The framework we used represents the real world of work where all different types of tasks recognised and pre built just needing customised configuration as required and at a click this is declared through to the Process engine in a relational database and ready to run. No coding or compiling which enables easy change as required. Actually, easier than spreadsheet and able to handle any complexity by thinking simple step by step. Sure, if you need complex algorithms to manipulate data a programmer directed by business requirement and slots into end to end process.
You are so right executive leadership needed but our challenge was and still is how many business executives will dictate to IT? Very few if any! The digital move with the LCNC should change this but the big suppliers will not welcome.
As you will have gathered at core to delivering all has been our “business logic-based framework” and yes it really does work as exampled in our early adopters…we were at least 2 decades ahead of the game…Good to see we are no longer a lonely voice!
I'd suggest a different perspective from the one exposed by @David Chassels#. In my opinion, low-code and non-code BPM tools have advanced enough in recent years to be able to automate any real business process.

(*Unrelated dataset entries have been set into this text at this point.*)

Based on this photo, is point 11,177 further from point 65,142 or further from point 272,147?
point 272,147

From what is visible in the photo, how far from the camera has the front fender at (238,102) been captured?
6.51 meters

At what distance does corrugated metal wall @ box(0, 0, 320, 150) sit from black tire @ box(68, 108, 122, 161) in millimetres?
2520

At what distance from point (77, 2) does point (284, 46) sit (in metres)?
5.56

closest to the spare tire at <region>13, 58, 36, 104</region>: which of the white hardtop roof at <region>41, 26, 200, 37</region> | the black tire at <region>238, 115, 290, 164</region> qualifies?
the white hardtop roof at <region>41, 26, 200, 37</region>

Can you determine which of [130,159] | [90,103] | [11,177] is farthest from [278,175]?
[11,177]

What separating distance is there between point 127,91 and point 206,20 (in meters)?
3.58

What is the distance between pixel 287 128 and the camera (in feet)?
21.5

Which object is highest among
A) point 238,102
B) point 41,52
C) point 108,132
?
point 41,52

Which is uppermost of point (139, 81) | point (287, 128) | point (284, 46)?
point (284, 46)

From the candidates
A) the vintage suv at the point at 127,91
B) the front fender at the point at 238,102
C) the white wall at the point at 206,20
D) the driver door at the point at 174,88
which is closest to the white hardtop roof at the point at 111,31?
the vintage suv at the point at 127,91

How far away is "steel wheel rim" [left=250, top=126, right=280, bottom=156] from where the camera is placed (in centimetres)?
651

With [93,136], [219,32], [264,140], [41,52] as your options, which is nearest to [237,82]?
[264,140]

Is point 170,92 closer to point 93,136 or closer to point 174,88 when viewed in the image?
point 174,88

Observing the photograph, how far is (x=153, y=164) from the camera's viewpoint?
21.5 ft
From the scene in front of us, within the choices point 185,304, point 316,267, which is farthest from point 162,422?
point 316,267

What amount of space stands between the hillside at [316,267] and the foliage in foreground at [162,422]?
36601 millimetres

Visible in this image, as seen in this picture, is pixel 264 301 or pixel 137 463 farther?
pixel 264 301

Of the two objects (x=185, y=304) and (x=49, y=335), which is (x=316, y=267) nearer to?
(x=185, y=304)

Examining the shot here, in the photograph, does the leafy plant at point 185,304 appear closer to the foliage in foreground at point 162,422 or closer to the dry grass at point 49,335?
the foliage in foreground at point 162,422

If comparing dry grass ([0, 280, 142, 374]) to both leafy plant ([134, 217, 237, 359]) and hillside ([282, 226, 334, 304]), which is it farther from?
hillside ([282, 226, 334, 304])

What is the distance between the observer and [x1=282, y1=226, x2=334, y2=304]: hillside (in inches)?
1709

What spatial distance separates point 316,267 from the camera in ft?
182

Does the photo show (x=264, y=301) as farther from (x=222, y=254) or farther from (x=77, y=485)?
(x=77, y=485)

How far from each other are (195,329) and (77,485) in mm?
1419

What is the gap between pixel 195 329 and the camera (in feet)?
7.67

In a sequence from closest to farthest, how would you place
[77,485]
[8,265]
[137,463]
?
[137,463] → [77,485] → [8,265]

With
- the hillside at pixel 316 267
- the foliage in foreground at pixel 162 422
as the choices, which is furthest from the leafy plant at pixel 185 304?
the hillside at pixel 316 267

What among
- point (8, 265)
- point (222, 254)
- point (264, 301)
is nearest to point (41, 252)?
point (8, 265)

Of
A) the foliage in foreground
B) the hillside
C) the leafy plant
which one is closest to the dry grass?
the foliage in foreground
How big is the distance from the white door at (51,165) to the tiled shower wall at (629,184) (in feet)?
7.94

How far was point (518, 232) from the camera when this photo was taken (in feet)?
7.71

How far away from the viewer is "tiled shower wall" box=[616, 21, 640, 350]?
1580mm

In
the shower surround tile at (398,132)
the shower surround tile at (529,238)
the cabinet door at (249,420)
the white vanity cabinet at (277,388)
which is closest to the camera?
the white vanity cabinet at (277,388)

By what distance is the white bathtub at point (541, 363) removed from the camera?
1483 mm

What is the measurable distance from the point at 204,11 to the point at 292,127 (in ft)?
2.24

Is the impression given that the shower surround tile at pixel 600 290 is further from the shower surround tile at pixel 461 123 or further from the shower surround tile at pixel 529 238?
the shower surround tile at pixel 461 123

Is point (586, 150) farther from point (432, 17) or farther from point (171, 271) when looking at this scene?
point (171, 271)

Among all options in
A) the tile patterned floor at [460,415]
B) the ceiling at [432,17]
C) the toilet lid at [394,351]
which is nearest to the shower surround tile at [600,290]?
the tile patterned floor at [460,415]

That is, from a strict process perspective, there are no limitations to implement it without writing a single line of code.

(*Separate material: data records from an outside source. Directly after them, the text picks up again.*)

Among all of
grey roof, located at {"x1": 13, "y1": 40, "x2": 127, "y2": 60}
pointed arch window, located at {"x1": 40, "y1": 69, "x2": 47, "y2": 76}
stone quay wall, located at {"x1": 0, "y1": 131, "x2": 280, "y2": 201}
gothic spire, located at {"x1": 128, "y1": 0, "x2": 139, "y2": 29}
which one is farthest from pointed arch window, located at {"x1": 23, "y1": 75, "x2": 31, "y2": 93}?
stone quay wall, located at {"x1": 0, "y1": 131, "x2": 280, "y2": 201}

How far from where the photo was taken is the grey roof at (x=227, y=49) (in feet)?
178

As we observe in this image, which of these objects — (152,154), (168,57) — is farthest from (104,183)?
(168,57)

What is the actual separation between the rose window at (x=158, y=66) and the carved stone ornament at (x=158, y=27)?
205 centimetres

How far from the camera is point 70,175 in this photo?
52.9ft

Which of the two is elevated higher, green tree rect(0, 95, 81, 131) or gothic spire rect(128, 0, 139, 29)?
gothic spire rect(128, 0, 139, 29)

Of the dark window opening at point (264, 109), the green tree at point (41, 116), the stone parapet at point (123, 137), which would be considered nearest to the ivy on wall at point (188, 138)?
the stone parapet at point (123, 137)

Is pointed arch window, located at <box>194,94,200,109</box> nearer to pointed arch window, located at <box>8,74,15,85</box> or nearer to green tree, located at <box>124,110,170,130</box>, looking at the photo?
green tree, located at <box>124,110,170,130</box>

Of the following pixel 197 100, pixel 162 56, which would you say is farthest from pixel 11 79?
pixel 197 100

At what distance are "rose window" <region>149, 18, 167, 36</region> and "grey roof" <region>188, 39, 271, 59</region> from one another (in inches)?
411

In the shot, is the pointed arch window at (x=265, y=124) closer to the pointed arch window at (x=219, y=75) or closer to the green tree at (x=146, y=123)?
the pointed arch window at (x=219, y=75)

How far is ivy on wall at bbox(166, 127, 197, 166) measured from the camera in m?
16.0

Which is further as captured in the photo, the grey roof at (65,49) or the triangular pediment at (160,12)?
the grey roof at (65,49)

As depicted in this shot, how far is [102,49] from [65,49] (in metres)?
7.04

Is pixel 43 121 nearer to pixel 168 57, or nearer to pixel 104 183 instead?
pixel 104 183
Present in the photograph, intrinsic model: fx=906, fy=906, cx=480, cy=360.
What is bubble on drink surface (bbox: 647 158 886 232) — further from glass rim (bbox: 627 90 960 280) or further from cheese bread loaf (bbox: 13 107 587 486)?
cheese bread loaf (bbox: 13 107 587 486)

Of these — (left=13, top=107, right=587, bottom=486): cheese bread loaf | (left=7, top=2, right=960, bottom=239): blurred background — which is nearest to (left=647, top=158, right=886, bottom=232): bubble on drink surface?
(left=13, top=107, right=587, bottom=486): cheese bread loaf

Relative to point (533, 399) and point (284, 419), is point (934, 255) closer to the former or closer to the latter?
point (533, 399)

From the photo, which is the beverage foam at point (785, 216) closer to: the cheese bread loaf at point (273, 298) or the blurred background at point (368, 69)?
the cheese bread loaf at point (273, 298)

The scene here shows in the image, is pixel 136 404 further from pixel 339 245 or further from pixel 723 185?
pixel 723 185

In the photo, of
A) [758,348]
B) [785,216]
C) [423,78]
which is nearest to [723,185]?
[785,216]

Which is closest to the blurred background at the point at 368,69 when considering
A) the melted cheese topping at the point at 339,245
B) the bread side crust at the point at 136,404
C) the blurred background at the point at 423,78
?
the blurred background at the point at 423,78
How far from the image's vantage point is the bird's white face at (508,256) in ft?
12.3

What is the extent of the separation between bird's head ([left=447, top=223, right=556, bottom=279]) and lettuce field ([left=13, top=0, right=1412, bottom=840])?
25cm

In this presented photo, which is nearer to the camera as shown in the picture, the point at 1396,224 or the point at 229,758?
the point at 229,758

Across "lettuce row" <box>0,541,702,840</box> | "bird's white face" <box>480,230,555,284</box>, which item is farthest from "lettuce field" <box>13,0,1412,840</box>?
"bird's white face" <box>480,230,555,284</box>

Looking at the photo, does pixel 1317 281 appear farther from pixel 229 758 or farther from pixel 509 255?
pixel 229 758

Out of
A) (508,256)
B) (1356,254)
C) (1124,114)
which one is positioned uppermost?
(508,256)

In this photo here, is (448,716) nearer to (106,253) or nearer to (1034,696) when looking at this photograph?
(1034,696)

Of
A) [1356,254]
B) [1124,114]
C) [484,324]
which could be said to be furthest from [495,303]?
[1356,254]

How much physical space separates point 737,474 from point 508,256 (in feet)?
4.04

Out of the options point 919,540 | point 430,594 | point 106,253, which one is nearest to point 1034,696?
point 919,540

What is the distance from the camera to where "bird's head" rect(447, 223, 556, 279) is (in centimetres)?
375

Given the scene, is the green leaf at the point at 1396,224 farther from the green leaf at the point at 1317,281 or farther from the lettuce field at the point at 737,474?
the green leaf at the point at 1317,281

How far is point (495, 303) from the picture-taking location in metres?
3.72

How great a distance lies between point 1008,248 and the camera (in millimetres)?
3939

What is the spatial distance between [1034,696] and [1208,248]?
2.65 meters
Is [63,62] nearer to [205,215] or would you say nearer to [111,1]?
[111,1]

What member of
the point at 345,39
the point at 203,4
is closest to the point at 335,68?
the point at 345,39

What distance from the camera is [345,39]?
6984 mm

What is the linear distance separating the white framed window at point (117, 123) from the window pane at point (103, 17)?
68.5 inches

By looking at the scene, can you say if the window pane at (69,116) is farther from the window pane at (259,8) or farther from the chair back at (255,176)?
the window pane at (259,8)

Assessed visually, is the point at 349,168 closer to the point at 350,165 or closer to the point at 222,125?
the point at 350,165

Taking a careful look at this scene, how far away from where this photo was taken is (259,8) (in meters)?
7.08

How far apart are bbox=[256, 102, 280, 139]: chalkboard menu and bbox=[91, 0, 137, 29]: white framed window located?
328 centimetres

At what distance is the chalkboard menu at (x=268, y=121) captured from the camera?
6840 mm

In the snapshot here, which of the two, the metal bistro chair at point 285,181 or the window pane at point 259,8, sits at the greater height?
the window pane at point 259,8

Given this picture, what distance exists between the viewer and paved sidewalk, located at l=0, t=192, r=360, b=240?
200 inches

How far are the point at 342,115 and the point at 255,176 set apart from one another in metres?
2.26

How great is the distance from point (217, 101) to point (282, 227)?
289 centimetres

From the integration point of view, there are no major limitations either. Of course, a bit more technical knowledge is required here, for example, to invoke integrations via Zapier, or WebServices. But as in the previous point, they can mostly be achieved without coding (some exceptions ahead...). This increases organization agility, and it gives breath to IT departments (specific
Where I think there is a difficult gap to close is in the user interface (UI). Here, it is practically impossible to design an interface that is highly customized to the organization, without coding. The better low-code BPM Suites provide simple, agile, friendly and beautiful user interfaces. That way, they mitigate the fact that they are not exactly customized to customer needs. Fair enough in many cases, and that's why this kind of application have grown so much lately. But it's definitely not enough in all cases. In particular, when complex calculations and transactions are required, it is difficult for the interface generated automatically by a non-code tool to be really good. In the same way, if integration with other systems cannot be solved by WebServices, you will also be in a scenario where the low-code tool will not meet the needs of the business. In those cases, custom development will be necessary, which will be integrated with the process engine.
In short, radical extremes are always bad. Currently, there is room for both. Low-code and non-code applications accelerate the digitalization of processes. And there are also scenarios where these tools are not enough and traditional custom developments are required.